Calif. Rice Farmers Help Migratory Birds

The hundreds of vast, flooded rice paddies that cover miles of interior northern California may seem like an unlikely safe haven for shorebirds, but changes occurring in the state's rice country may help improve the outlook for dozens of species in decline in recent decades.

WILLIAMS, Calif. (AP) — The rust-orange head of an American avocet darted back and forth watching for predators, its black-and-white feathered body plopped atop a nest of four speckled eggs that lay on an earthen levee in a California rice paddy.

"It's a full clutch of four eggs," said Monica Iglecia, a shorebird biologist with Audubon California, looking through binoculars. "This is why we do this work. It's exciting to see."

The hundreds of vast, flooded rice paddies that cover miles of interior northern California may seem like an unlikely safe haven for shorebirds, but changes occurring in the state's rice country may help improve the outlook for dozens of species in decline in recent decades. So far, more than 165 rice farmers have signed up for an incentive program that will build a system of islands and other habitat improvements in their paddies, and provide birds like the avocet a place to rest, feed and breed throughout the year.

The incentive, funded by $2 million from the U.S. Natural Resources Conservation Service, helps defray the costs of building the islands or of new equipment needed to make levees and other farm infrastructure more amenable as habitat.

California's rice farms lie in a region where about 95 percent of the native wetlands that once provided habitat for migratory and water birds have disappeared. The state's rice paddies, which produce much of the sushi rice consumed in the U.S., take up more than a half million acres in the Sacramento Valley while protected wetlands cover a little more than 77,000 acres.

Even with shrinking wetlands, this valley that stretches from the state capital north about 160 miles to Redding is a part-time home to cinnamon-teal ducks, dowitchers, dunlins, black-necked stilts and dozens of other migratory water birds.

Migratory birds face a number of perils, not least among them the effects of climate change, which is expected to reduce the Sierra Nevada snowpack and the amount of water feeding the remaining wetlands, said Khara Strum, a water bird ecologist with PRBO Conservation Science.

As natural bird habitat dwindles, California's Sacramento Valley falls under a flight pattern known as the Pacific Flyway, a major route for migratory birds that stretches from Alaska to Patagonia.
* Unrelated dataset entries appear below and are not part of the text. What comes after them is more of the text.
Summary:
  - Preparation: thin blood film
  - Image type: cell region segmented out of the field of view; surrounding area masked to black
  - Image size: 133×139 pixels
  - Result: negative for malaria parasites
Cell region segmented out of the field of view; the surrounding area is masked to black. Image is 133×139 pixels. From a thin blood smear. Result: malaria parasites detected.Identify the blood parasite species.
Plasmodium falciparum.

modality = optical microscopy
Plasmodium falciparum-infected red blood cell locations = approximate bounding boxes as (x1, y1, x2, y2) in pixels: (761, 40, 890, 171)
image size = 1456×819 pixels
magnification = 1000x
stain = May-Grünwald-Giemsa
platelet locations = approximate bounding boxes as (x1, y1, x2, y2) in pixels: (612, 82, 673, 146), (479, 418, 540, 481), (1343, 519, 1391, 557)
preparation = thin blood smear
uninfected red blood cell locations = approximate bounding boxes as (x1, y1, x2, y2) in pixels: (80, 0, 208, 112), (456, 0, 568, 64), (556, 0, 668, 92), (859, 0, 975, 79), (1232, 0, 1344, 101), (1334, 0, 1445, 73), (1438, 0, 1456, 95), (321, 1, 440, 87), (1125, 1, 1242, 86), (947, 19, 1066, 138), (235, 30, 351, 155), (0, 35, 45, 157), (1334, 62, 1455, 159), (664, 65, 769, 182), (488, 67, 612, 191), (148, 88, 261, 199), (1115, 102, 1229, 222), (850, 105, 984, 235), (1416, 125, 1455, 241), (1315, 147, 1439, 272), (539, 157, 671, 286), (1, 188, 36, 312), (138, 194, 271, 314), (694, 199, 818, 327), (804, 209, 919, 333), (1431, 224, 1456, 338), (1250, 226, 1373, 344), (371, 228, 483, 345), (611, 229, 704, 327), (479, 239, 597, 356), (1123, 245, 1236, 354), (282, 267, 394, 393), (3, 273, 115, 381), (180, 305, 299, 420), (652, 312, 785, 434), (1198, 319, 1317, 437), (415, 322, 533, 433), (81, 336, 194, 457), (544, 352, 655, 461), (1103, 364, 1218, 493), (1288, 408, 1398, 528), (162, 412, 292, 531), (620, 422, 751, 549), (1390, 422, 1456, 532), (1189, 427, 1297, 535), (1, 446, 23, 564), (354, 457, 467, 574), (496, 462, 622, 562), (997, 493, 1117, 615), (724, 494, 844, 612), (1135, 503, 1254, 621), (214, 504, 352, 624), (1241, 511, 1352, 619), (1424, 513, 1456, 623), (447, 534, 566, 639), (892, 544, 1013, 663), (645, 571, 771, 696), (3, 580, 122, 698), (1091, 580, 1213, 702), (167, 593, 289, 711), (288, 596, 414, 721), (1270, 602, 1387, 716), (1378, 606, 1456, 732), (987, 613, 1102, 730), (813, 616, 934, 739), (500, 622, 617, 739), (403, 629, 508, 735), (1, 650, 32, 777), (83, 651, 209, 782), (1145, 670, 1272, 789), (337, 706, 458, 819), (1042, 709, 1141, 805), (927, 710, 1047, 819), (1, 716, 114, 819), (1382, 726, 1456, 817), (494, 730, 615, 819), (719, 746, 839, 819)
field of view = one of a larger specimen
So biologists see a significant opportunity in adding to and improving habitat on the only other wetlands that proliferate here: rice farms.

Jim LaGrande, a farmer whose family has grown rice in the region for generations, has flattened the tops of the 2,200-foot-long dirt levees that regulate the flow of Sacramento River water he uses to flood his paddies. The hip-high levees for generations had been built in an "A-frame" like mound that made nesting difficult.

On a sweltering afternoon at LaGrande's farm, black-necked stilts darted around his paddies looking tuxedo clad. Brown-and-white killdeer skittered about with small least sandpipers, all birds that had come to the area to breed.

"I feel I am privileged to be able to come out every day and witness a wonderful environment with wildlife," LaGrande said, standing in blue jeans and a denim shirt overlooking a bright green field of short-grain sushi rice. "To be the person who is actually able to provide enhancements to aid this process gives me a feeling of accomplishment in doing my part in nature's way."

Beyond building islands and other new habitat, the farmers are changing the way they manage the water they use to flood the paddies. In late winter, many farmers drain the fields to begin the grow cycle anew, resulting in the sudden disappearance each year of thousands of acres of wetland habitat for the birds.

LaGrande and the other farmers have agreed to begin gradually draining their fields, leaving some partially flooded for birds that like to feed and rest in shallow, muddy areas.

"We are doing a variable draw down now, keeping water in the fields longer for different species that like different water heights," he said.

To get the incentive funds, the farmers apply to the conservation service, which sends a representative out for a field visit to discuss the project and rank the application. Generally, the incentive program covers about half the costs the farmer will incur.

As with many such undertakings, it remains to be seen whether the plan will work, and Iglecia of Audubon said it is still too early to tell if the birds will take a liking to the islands. But there are promising signs, she said, like the avocet and other bird nests that have been cropping up on the rice paddy levees.

It will take at least two years of gathering data for scientists ascertain whether they are on to something, but they are grateful to the farmers for allowing the experiment, which covers a fraction of the state's rice paddies, to occur at all.

"If you want to do conservation here, you've got to be able to work with private landowners," Strum said. "It's been a win-win for conservationists and the farmers, with ecological and economic benefits."